Gezeigter Textauszug:
+++

Hier mal 2 Fotos unsere Gäste bis vor einer Woche: Eulenbabys. Welche genau wissen wir nicht, aber sie haben so Puschel als Ohrenimitat. Nachbar meinte "Waldohreulen".
 
 

Hier jetzt ein paar sehr aktuelle Bilder von heute. Hier eine Fast-Totale:
Die Natursteinmauer hab ich höchstpersönlich gestapelt (was auch sonst, lol). Links soll einfach eine Schräge runter zum Rasen auslaufen, auch Rasen drauf, am Rand sollen Stauden hin. Rechts die kleine Mauer umrandet mein "Sauer-Beet". Cranberry, Blaubeeren, Preisselbeeren, und 2 __ Hortensien.
 

Hier der Blick zurück ausm Garten Richtung Haus. Lucky scheint unheimlich gelangweilt zu sein.
 

Sera herself bei ihrer Lieblingsbeschäftigung bzw ein paar Sekunden davor. __ Nase so am Boden und der schielende Blick deuten genau das an. Buddelalarm.
Dieser Weg auf der linken Seite ist zwischen Mauer (wie man sieht) und Gebüsch vor der Schuppen/Garagenwand. Etwa 1m breit und wird noch mit Kies verfeinert irgendwann. 
 

Hundeperspektive "Weg zum Teich"
 

Irgendwas hat Sera da entdeckt. Ja was denn bloß?
 

Hier seht ihr links den Eingang zum Kompostbereich. Wir haben einen Rosenbogen gestellt und lassen ihn mit 2 Clematis beranken. Ich liebe Clematis.
Das Beet hinter der Absperrung ist auch neu angelegt. Ausser der Nussstrauch, der steht dort schon Jahre.

+++

Einträge:
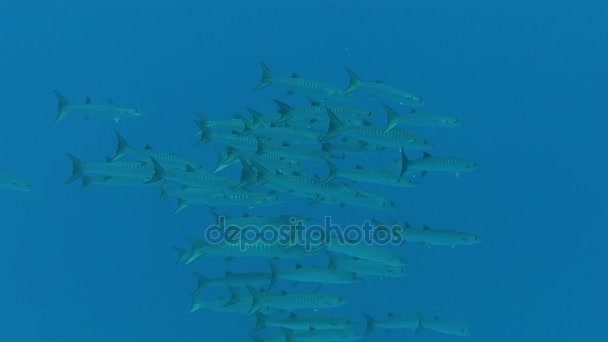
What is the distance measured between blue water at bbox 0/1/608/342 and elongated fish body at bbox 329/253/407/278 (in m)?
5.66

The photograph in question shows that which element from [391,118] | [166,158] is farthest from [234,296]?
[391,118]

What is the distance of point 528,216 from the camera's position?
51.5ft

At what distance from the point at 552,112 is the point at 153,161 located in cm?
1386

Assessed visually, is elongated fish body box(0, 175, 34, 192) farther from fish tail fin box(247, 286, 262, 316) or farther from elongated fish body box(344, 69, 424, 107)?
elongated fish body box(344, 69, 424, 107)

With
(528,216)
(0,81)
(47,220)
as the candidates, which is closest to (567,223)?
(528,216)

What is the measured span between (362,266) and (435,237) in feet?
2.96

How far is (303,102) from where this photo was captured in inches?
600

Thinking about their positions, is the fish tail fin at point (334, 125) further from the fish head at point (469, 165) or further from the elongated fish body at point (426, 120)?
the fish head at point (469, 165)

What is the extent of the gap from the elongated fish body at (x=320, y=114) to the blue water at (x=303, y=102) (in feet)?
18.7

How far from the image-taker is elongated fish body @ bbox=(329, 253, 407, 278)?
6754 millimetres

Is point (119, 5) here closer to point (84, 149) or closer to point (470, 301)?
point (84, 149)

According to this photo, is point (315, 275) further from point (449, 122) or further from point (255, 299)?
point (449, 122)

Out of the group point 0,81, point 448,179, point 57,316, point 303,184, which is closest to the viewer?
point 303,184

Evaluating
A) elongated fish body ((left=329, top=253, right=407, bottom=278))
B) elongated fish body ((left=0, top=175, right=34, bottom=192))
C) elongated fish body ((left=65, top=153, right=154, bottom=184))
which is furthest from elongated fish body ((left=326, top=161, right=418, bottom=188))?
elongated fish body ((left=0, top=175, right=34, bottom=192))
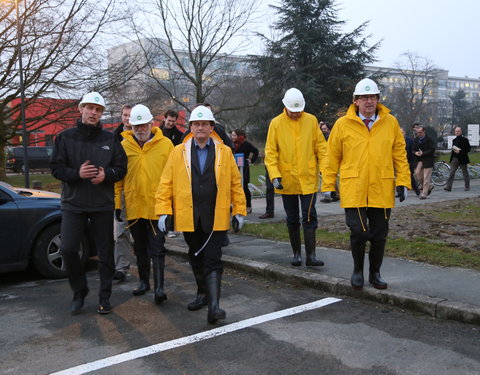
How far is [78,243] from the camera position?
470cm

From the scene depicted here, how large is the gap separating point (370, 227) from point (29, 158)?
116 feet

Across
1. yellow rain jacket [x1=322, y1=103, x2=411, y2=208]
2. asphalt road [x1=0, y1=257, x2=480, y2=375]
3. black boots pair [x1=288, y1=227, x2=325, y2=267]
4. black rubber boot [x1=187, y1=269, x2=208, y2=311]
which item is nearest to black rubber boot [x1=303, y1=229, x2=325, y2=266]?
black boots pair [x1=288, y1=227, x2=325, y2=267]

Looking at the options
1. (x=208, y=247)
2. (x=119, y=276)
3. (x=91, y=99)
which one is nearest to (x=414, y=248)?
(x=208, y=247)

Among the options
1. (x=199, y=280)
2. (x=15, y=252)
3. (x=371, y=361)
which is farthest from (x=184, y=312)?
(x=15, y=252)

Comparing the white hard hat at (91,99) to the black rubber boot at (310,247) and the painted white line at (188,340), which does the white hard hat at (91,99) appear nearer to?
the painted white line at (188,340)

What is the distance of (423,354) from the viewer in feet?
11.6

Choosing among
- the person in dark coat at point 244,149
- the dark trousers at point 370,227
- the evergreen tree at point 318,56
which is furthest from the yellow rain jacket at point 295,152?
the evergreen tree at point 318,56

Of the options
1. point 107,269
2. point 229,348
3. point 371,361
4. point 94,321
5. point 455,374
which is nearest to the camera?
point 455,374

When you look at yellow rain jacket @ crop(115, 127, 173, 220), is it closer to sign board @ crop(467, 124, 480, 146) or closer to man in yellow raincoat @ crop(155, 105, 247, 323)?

+++

Aufgabenziel:
Schreibe den Forumsbeitrag über die Gartengestaltung im Anschluss an seinen letzten Satz weiter.

Antwort zur Übung:
 

Nun das letzte Rundgangbild. Meine Ecke mit noch einzupflanzenden Pflänzchen und dem Mörtelkübel voll altem Teichwasser, meiner Handvoll Teichpflanzen und der __ Molche die wir aus dem Pool gefischt haben. 
 

Im nächsten Post kommen die Bilder um die es hier hauptsächlich geht: der Teich!
Naja, was halt schon da ist. Geduld, ich muss die erst hochladen und besenfen.

Alex


----------



## SeraLu (15. Juni 2010)

*AW: Ein HundeNaturSchwimm-Teich entsteht*

Hier die versprochenen Teichbilder. Erstmal ein paar Worte zur "Technik". Es gibt keine, ausser eine Solarpumpe zum Umwälzen des Wassers. Die eine Hälfte wird Pflanzbereich, die andere Seite Schwimmteil. Hauptsächlich für die Hunde, obwohl ich nicht abstreiten will, das ich wohl auch mal reinspringe. Grösse ist pi mal Auge 9x4,5 meter. Tiefste Stelle im Schwimmbereich ist 1,15m. Tiefste Stelle im Pflanbereich ca 0,9m.
Aufbau wird sein (von Unten nach Oben): Vlies 300er, Folie 0,8er PVC, Vlies 300er, Mörtelschlämme, Mörtelschicht 2cm, Sand/Kiesel in Mörtel.
Ich werd vorm Folie verlegen nochmal die Wände glätten mit eine Schlammschicht. Wenn ich das jetzt schon gemacht hätte, wäre es in einer Woche eh wieder so trocken und bröselig.
Hm ich glaub das war erstmal alles. Achso: es gibt keine Fische. 

Los gehts:

Eine Totale auf die Grube vom Aushubhügel aus geknipst.
Es ist ja eine ungefähre und windschiefe 8. In der Mitte an der schmalsten Stelle kommt ein Steg hin, damit man nicht diesen Kilometerweiten Umweg gehen muss, wenn man mal die Tür hinten benutzen will 
 

Diese beiden Bilder zeigen den zukünftigen Pflanzbereich. Die Pumpe kommt dort in die Mitte an die tiefste Stelle und pumpt das Wasser auf die andere Seite zum Schwimmbereich etwas plätschernd über einen Stein oder so.
 
 

Hier der Schwimmbereich. Auch hier unterschiedlich hohe Terrassen, damit der relativ Wasserscheue bzw Schwimmunfreudige Luckyhund seine Zehen auch mal ins Wasser halten kann...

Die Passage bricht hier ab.